André Métaxas et les siens s'étaient retirés sans savoir qu'ils étaient victorieux, et les mahométans seuls connaissaient leur propre défaite, lorsque, peu de jours après avoir reçu la lettre qu'ils lui écrivaient, Jousouf-pacha, étant sorti de Patras avec deux mille hommes, parvint malgré les obstacles que lui opposèrent les chrétiens, à pénétrer dans la ville de Lâla. Les combats recommencèrent aussitôt; et le 29 juin les Schypetars, qui avaient fait tous leurs préparatifs de départ, ayant réussi à éloigner les insurgés, s'acheminèrent vers Patras après avoir mis le feu dans tous les quartiers de leur ville. La distance que l'on avait à parcourir était de vingt-quatre heures de marche en montagnes.

Le vizir Jousouf, ayant pris le commandement de l'avant-garde, fit placer au centre les femmes, les enfants, les bêtes de charge et les troupeaux, car on voulait tout emmener. L'arrière-garde fut composée de l'élite des Laliotes, qui marchèrent en faisant éclairer leurs flancs par une foule de tireurs alertes. Il fallut se battre à l'entrée des premiers défilés, qu'on aborda le 30 juin; le 1er juillet, on eut à soutenir de vives escarmouches; une Laliote, fille d'un maréchal ferrant, apercevant un Grec blessé, sauta de son cheval et courut sur le moribond, auquel elle trancha la tête, qu'elle présenta au vizir Jousouf. Elle était belle; et le pacha ne put mieux lui prouver sa reconnaissance qu'en l'épousant dès qu'il fut de retour à Patras. C'était la troisième femme à laquelle il donnait aussi libéralement sa main, depuis qu'il ensanglantait la terre de Pélops. Enfin, après six jours de marches, de privations et de combats, dans lesquels ils éprouvèrent des pertes considérables, les Laliotes, suivis de leurs familles et de plus de huit mille bêtes à cornes, entrèrent à Patras 2.

' Ces détails sont tirés de la correspondance de M. H. Pouqueville, qui se trouvait en Morée, et des lettres du comte Métaxas à un de ses amis à Zante.

Extrait du Journal de M. Hugues Pouqueville.

Ils avaient recueilli des sacs de têtes et d'oreilles, pris trente paysans zantiotes vaquant paisiblement à leurs affaires, qu'ils se firent un plaisir d'empaler vifs, sous les fenêtres du consul de S. M. B., et à la vue du frère de cet agent, qui avait cru devoir retourner à Patras, fort des services que ses compatriotes avaient rendus aux infidèles. La politesse qu'on lui faisait répondait dignement à tant d'égards; comme ce n'étaient que des Grecs sur qui retombait un pareil châtiment, le gouvernement protecteur de l'heptarchie ionienne, ainsi que le consul de S. M. B., étaient trop conséquents dans leurs principes, pour se plaindre, non du fait en lui-même, mais du simple manque de procédés du vizir Jousouf-pacha.

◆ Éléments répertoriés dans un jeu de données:

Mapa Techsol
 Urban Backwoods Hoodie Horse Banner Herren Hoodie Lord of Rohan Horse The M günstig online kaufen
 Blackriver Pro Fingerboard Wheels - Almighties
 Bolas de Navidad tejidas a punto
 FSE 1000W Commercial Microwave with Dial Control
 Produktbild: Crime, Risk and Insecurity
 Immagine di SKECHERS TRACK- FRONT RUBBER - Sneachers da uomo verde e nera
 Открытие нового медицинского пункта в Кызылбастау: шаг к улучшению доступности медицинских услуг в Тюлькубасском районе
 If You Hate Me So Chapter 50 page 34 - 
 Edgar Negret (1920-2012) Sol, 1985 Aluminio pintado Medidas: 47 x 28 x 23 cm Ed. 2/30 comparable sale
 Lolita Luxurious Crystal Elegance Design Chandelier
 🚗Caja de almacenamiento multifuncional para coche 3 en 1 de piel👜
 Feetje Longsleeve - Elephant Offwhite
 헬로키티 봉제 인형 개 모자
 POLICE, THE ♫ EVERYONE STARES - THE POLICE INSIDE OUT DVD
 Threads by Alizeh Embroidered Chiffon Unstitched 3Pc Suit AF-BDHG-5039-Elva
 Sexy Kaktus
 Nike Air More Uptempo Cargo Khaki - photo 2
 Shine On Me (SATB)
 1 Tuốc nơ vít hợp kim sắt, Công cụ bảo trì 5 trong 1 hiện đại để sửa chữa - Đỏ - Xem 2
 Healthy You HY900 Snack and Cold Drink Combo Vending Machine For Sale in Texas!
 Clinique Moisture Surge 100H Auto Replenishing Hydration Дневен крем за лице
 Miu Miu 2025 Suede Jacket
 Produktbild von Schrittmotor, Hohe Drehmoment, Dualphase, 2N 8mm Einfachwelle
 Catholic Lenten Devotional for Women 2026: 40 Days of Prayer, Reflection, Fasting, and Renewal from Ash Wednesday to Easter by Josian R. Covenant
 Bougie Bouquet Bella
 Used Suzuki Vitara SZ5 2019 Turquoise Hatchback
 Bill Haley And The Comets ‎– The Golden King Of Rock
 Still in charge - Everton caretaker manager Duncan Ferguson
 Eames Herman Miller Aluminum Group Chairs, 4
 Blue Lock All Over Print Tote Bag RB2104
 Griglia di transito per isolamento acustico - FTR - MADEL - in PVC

◆ Consignes de l'exercice:
(1) Recopiez à l'identique un passage du texte sur la retraite des Laliotes. Commencez aux mots « André Métaxas et » et arrêtez-vous après les mots « marche en montagnes. ».
(2) Rédigez la suite du texte sur la retraite des Laliotes, à partir de sa dernière phrase.

◆ Réponses par consigne:
(1)
André Métaxas et les siens s'étaient retirés sans savoir qu'ils étaient victorieux, et les mahométans seuls connaissaient leur propre défaite, lorsque, peu de jours après avoir reçu la lettre qu'ils lui écrivaient, Jousouf-pacha, étant sorti de Patras avec deux mille hommes, parvint malgré les obstacles que lui opposèrent les chrétiens, à pénétrer dans la ville de Lâla. Les combats recommencèrent aussitôt; et le 29 juin les Schypetars, qui avaient fait tous leurs préparatifs de départ, ayant réussi à éloigner les insurgés, s'acheminèrent vers Patras après avoir mis le feu dans tous les quartiers de leur ville. La distance que l'on avait à parcourir était de vingt-quatre heures de marche en montagnes.

(2)
Celui-ci n'eut pas lieu d'être aussi indifférent à la conduite des Laliotes, qui, ne trouvant rien à piller à leur arrivée, lâchèrent leurs bestiaux dans les vignes. Elles étaient en plein rapport, et elles promettaient dans six semaines une récolte abondante de raisins de Corinthe, que son altesse avait vendus par anticipation à des gens plus attentifs, en tout temps, à leurs intérêts particuliers qu'à remplir leurs devoirs. Ceux-ci, qui avaient donné des arrhes, firent des représentations à leur illustre vendeur; mais il voulait en vain réprimer les Schypetars. Ils battirent ses gardes champêtres, en disant que leurs troupeaux devaient manger pour les nourrir euxmêmes.

Cette altercation en amena une autre. Les Laliotes demandèrent des logements; et comme la ville n'existait plus, on les hébergea dans la citadelle, d'où ils chassèrent aussitôt les Turcs patréens, qu'ils dépouillèrent avant de les laisser passer à Lépante; enfin Jousouf-pacha lui-même fut trop content de gagner sain et sauf le château des Dardanelles, situé sur le cap Rhion.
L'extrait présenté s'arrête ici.